The mmse model is distinct in that it works by assigning reads to cell types. To this effect, one would need a methylome where every row represents a read and columns contain {read_id, chr, start, end, total_calls, modified_calls}, this also be constructed from a .bam file with mbtools

mbtools read-frequency SAMPLE.bam > METHYLOME.tsv
nanomix deconvolute -m mmse METHYLOME.tsv

For more info on other option hparams, run

nanomix deconvolute -h

Assign fragments

Our tools also allows you to assign fragments in the methylome to cell types in the atlas based off of the deconvoluted sigma vector.

nanomix assign -s SIGMA.tsv METHYLOME.tsv 

Simulate

We provide functionality to simulate methylomes of complex cell mixtures given a sigma.tsv file that indicates the cell_type in the first column and the corresponding proportion in the second column.
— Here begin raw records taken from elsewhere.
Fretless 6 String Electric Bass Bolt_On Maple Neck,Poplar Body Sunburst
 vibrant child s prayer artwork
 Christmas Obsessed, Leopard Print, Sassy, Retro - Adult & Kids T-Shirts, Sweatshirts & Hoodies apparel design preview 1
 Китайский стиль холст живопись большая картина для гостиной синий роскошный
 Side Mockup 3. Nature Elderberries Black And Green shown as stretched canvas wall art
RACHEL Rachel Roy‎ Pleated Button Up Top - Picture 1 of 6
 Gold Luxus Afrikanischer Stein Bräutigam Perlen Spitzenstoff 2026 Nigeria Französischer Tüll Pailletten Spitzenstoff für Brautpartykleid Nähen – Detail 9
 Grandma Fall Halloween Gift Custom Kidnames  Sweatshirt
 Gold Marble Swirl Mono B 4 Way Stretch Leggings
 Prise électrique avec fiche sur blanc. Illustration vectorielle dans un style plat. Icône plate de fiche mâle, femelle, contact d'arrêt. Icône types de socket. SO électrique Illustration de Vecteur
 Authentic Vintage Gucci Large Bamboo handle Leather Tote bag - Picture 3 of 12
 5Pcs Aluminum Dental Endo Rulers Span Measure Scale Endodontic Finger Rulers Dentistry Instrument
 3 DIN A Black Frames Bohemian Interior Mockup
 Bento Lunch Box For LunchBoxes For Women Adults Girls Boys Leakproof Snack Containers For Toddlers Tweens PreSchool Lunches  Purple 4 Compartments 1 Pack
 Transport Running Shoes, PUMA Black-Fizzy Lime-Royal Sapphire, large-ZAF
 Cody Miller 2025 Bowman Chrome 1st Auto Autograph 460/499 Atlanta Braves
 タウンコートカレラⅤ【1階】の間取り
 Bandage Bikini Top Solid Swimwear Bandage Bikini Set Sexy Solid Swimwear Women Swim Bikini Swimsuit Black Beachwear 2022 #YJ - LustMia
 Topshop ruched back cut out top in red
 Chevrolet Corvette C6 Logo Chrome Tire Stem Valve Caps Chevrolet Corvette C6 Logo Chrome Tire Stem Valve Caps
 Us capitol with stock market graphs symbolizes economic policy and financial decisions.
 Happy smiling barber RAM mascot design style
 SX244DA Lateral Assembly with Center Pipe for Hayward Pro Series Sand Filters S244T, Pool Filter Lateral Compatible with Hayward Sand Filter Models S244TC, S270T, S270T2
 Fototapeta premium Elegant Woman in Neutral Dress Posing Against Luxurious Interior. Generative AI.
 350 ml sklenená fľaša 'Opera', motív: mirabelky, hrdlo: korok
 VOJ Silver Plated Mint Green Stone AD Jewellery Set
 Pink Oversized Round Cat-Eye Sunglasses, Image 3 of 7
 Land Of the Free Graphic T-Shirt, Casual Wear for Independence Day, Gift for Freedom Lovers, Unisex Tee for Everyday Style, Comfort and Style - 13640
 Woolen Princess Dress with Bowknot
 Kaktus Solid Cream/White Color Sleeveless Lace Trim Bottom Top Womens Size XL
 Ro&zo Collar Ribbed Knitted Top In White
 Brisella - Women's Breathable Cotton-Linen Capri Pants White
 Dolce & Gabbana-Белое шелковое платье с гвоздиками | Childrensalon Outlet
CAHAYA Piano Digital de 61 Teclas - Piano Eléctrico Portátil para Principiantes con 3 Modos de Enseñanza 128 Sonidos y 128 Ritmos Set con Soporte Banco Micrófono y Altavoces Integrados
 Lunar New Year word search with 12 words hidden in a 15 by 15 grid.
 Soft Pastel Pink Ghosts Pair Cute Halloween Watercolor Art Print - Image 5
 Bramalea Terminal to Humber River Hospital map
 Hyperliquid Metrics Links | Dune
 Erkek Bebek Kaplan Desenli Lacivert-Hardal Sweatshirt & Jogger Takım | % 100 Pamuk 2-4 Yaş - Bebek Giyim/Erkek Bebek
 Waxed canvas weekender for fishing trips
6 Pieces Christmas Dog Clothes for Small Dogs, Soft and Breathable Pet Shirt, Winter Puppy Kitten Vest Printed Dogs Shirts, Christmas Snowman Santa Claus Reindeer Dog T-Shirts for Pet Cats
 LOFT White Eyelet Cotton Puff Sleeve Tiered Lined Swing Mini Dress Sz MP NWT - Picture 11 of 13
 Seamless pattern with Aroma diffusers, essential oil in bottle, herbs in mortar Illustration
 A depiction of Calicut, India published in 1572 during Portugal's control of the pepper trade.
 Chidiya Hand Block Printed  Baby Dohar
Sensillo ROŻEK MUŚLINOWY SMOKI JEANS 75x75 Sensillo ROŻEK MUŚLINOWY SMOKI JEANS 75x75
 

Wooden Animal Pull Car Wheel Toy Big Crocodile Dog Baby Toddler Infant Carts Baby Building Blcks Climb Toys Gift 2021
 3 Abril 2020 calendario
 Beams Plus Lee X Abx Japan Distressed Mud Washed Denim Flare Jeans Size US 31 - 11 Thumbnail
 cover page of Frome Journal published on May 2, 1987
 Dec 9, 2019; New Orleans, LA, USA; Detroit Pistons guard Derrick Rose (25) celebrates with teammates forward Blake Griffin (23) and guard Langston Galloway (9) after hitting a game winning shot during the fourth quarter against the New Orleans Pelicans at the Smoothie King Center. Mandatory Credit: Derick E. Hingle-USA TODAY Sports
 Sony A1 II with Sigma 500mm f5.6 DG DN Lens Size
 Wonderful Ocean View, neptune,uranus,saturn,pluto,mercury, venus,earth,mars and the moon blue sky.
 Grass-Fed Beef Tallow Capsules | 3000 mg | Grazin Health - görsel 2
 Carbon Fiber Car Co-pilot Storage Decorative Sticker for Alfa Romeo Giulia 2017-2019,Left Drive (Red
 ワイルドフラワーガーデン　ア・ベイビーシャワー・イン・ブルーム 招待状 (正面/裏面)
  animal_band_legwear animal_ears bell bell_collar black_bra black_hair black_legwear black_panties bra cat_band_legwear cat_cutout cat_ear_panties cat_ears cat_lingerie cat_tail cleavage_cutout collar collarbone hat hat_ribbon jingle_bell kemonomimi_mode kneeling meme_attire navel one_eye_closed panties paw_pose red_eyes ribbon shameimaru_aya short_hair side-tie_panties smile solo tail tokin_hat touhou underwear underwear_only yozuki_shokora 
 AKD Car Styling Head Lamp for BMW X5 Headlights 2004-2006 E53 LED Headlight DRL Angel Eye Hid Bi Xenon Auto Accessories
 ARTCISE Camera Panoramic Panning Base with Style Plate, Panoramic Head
All the proportions must add up to 1 and the cell-types must be the same as those in the supplied reference atlas. To simulate a methylome:

nanomix simulate -a ATLAS.tsv SIGMA.tsv

Evaluate

Simulating data provides true cell-type assignments in the last column of the methylome. We can evaluate the performance of a models deconvolution on this methylome. This will output the deconvolution loss (euclidean distance between true and predicted sigma vector) and the read assignment accuracy at confidence levels from 0.5 to 0.9.

nanomix evaluate -a ATLAS.tsv METHYLOME.tsv

Plot

You can plot a list of deconvolution mixtures by providing them to the plot function. This will produce a stacked bar plot.